Nevertheless, the death of Galerius did not resolve the political tension. Maximinus Daia, made caesar in 305, continued to rule the East and added Asia Minor to his territories, and Licinius took over the Balkans. Persecution of Christians resumed. In the autumn of 311 Maximinus began a fresh and severe initiative against the Christians. Many Christians were tried, and church leaders were particularly singled out. Peter, patriarch of Alexandria, was killed in prison. Methodius, a learned bishop in Lycia, was martyred. Lucian of Antioch, a noted biblical scholar, was condemned by Maximinus in person. Petitions from cities in his dominions inspired Maximinus in his determination, and his responses to them echo the cities' concern for their civic rites and the practical benefits that they protected: “For who could be found so senseless or bereft of all intelligence as not to perceive that it is by the benevolent care of the gods that the earth does not refuse the seeds committed to it” (Eusebius, 1928, p. 284). Two such petitions, requesting permission to make Christians conform or harry them out of the land, survive engraved on stone.
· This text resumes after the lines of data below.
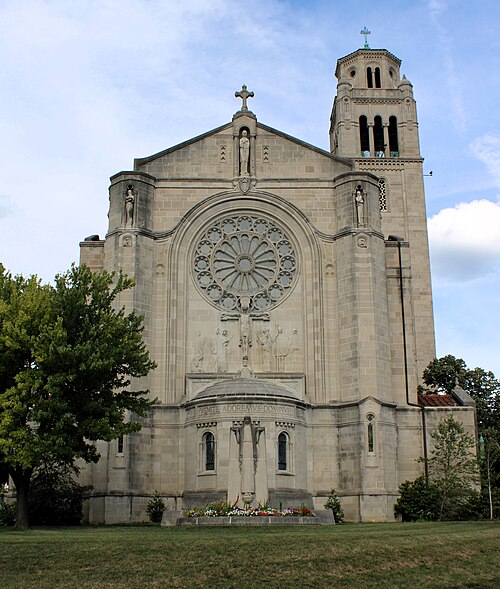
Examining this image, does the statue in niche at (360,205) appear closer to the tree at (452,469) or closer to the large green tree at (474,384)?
the tree at (452,469)

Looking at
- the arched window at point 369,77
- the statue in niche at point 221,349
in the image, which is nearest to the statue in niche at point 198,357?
the statue in niche at point 221,349

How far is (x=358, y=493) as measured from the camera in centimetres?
3422

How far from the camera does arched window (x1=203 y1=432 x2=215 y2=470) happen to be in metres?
33.8

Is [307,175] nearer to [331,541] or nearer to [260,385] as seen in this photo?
[260,385]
In the meantime, Constantine launched an attack on Maxentius, the effective ruler of Italy and western North Africa. On October 28, 312, at the Battle of the Milvian Bridge, Constantine captured the city of Rome and killed Maxentius. Over the winter Constantine wrote to Maximinus “on behalf of the Christians,” attributing his success to the favor of the Christian god. Maximinus brought his army westward to Asia Minor, in case of an attack from Licinius's territories in the Balkans. Also, perhaps in the interest of keeping the peace with Licinius and Constantine, Maximinus issued a law, in the form of a rescript to Sabinus, his praetorian prefect (chief minister), grudgingly permitting Christians to practice their religion while expressing the hope that they would see the error of their ways and conform to proper public worship. This may be the rescript referred to in the preamble to the Letter of Licinius.
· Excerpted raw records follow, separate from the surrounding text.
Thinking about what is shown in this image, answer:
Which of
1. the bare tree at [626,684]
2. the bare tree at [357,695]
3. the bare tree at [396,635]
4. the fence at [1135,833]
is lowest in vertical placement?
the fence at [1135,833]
Licinius, ruling the Balkans, found himself sandwiched between Maximinus in the East and Constantine in the West. He chose alliance with Constantine and rode in the depths of winter across the Julian Alps to Milan in northern Italy to negotiate with Constantine and, in February 313, to marry Constantine's sister. Constantine and Licinius agreed that when Licinius had defeated Maximinus, he would bring an absolute halt to Maximinus's persecution of Christians and restore their property. Licinius appears to have had no personal commitment to Christianity, though he was prepared to agree to the use of blandly monotheistic prayers in his army, no doubt as an element of his alliance with Constantine. The agreement about Christianity that Licinius and Constantine reached at Milan would be carried into effect by the Letter of Licinius, to be issued by Licinius at Nicomedia that June.

In spring 313, with his rear secure, Licinius marched eastward against Maximinus. Confronted by Licinius's army, Maximinus offered further concessions to the Christians, reiterating that they had permission to follow their religion and restoring their property to them. It was too late. Driven across Asia Minor, Maximinus took refuge at Tarsus, where he took poison. Licinius was left in possession of the entire eastern half of the Roman Empire. On June 13, 313, at Nicomedia in northwestern Asia Minor, Licinius issued the Letter of Licinius (formerly and erroneously called the Edict of Milan). It granted complete freedom of worship to Christians and restored their churches and other property, granting compensation from imperial funds to those from whom the property had been confiscated.